I suppose this is the part of "school" that I find the hardest. Not the learning and understanding of new stuff, it's the flaming hoops of nonsense you have to jump through, the atrociously written homework assignment it takes longer to decipher than to actually answer, and the terms list that someone pulled out of their ass and then didn't even bother to proof read before flinging it at us. Um. Sorry. That was a little disgusting.

I know I will have to deal with more of this, and I know that if I do go through this program, THEN get into the Epi Doctoral program, and end up teaching this class, I will want to rewrite the terms list, and maybe I'll be told it's not allowed, and maybe I won't possibly have the time to, but I really wish academic success were based more on learning and intelligence than on the ability to parrot back a definition exactly as written, even if parroting their exact wording may detract from real understanding of the term or concept.

Thursday, March 08, 2007

On pain

That crazy spurt of exertion a couple of weeks ago really knocked me on my ass. Tweaky shoulder/armpit was followed by achy back and stiffness, then we installed laminate flooring in our spare room this past weekend and it just about killed me. Monday and Tuesday I was sore all over, mostly my legs and bum, but my back was tight and stiff too, walking involved a little mantra of "oh! ah! eeeee! that hurts!" going on in my head.
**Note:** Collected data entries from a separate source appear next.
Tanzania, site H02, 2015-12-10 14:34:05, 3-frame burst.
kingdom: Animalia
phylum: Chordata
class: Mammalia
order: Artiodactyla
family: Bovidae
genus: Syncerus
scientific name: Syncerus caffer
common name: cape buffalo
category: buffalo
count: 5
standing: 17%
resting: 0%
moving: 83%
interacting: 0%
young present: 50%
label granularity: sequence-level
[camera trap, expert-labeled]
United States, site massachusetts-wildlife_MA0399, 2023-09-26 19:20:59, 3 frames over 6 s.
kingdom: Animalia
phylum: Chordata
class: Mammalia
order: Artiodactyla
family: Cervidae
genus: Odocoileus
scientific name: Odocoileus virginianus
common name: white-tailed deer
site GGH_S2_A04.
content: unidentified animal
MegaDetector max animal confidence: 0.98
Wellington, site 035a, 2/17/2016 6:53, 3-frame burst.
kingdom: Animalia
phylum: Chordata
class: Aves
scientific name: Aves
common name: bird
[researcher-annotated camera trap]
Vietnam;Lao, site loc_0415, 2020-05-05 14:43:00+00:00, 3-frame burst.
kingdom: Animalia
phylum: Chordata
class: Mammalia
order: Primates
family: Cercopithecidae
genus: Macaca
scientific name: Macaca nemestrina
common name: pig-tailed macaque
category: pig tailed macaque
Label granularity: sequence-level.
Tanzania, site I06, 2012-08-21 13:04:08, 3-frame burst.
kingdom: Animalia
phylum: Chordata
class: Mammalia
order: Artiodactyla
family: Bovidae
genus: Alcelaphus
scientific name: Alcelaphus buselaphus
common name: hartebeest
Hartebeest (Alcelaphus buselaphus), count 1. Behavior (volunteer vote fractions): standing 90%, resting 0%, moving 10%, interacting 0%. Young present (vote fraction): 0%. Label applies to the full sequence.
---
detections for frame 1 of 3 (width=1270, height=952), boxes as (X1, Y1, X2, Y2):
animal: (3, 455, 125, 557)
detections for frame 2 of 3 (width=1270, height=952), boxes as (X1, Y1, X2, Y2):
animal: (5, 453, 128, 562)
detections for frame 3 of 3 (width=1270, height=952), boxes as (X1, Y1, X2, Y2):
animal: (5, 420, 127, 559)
I cannot attempt to keep up with Matt yet. That is what I have learned. He's working out 2-3 times a week, I'm trying to get that regular, and I won't get there if I keep overdoing it and going into the minor injury-> inactivity-> painful stiffness cycle. I also need to actually study for the midterm I have in two weeks, which is on terms. That means memorization, which can only happen through study. So I am probably going to have to say no to any more 8-mile hikes in the next month, I think Matt has a hard time imagining me needing to pace myself quite so much, he's out of shape right now, but out of shape for him means pooping out after 45 miniutes, then not being particularly sore the next day. Bastard.

I have less stamina than him, AND I pay for it more the next day. I need to look up which foods help prevent muscle aches, I'm sure I read somewhere that certain fruits help muscles recover faster.